Прошло всего несколько дней, и я почувствовал, как дом наш снова берет верх надо мной. Я всячески сопротивлялся; мрачно бродя по комнатам, я до последней мелочи восстанавливал в памяти свою пасхальную поездку. Обороняясь от неумолимой власти дома, я без конца бормотал, точно заклинание: «Вот оно, наконец». И ввысь, к облакам, плывущим в бесконечном небе, обращал я свой взор. О, это поле боя! Но повсюду подстерегали меня тенета воспоминаний, я все более и более запутывался в них, и вот уж я снова — один из обитателей дома № 5 по Гессштрассе, без надежды на избавление.
Все сговорилось против меня. Все в доме душило мое стремление к новой жизни, даже вид из окна на пансион Зуснер. И Христина, гремевшая кастрюлями на кухне, и портрет матери, стоявший на мольберте в гостиной, и сама мама, которая была «против». «Тебе никогда, во веки веков не вырваться отсюда, если ты будешь цепляться за всю эту рухлядь», — твердил я беспомощно…
Видно, весь дом казнит меня теперь за то оскорбление, которое я нанес ему своим бегством. Бесчисленными, мелкими, незримыми ударами избивал он меня, стремясь сделать безропотным и податливым. Каждая вещь, стоявшая навытяжку на указанном ей месте, — цветочные горшки, фарфор и вазы, картины, письменный стол, шкаф и кушетка, — набрасывалась на меня, покинувшего свое место, и, взяв под стражу, призывала к порядку. «Изменник! — ругал я себя. — Трус». И чем сильнее ругался, тем податливее становился. «В конце концов у нас здесь преуютно, премило», — издевался я над собой и, расслабленно скучая, поудобнее усаживался у окна после сытного обеда.
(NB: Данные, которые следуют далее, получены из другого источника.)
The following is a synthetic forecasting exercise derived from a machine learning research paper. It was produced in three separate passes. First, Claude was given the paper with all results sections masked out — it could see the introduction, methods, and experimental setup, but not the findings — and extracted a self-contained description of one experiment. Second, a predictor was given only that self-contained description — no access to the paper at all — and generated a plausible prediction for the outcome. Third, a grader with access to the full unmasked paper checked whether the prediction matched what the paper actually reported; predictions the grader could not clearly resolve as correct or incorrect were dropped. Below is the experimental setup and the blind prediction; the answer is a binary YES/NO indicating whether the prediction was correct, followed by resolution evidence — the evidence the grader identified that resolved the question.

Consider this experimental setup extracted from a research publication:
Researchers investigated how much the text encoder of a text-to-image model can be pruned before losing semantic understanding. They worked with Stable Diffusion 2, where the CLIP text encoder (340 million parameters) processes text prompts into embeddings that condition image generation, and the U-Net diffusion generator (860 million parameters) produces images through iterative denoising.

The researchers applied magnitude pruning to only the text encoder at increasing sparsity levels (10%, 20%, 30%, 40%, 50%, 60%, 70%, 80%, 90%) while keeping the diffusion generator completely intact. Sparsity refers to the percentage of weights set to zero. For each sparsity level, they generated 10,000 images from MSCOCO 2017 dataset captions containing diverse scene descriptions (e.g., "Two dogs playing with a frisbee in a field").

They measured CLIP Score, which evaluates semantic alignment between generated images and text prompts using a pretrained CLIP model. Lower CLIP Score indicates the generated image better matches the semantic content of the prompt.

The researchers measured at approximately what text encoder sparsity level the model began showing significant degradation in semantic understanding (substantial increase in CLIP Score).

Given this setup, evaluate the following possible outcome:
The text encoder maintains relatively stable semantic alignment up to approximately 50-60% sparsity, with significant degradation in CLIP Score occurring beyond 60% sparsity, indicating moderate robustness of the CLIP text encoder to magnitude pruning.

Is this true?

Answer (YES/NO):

Они не выносили его, этого Гартингера. Мысленно я часто приводил его сюда. «Вон! — кричал ему весь дом. — Не смей переступать порог!» Стул отстранился бы, если бы «этот» захотел на него сесть; да что там! — стул предпочел бы сломать себе ножку, чем подставить «этому» свое сиденье. Стакан скорее разбился бы вдребезги, чем дал «ему» напиться. Самая дверь, когда я отворял ее, просила: «Только „ этого “, пожалуйста, не впускай!» А ковер свертывался в трубку: «Меня только что выбили! Смотри, чтобы „ этот“ не замарал меня! Гони его вон!»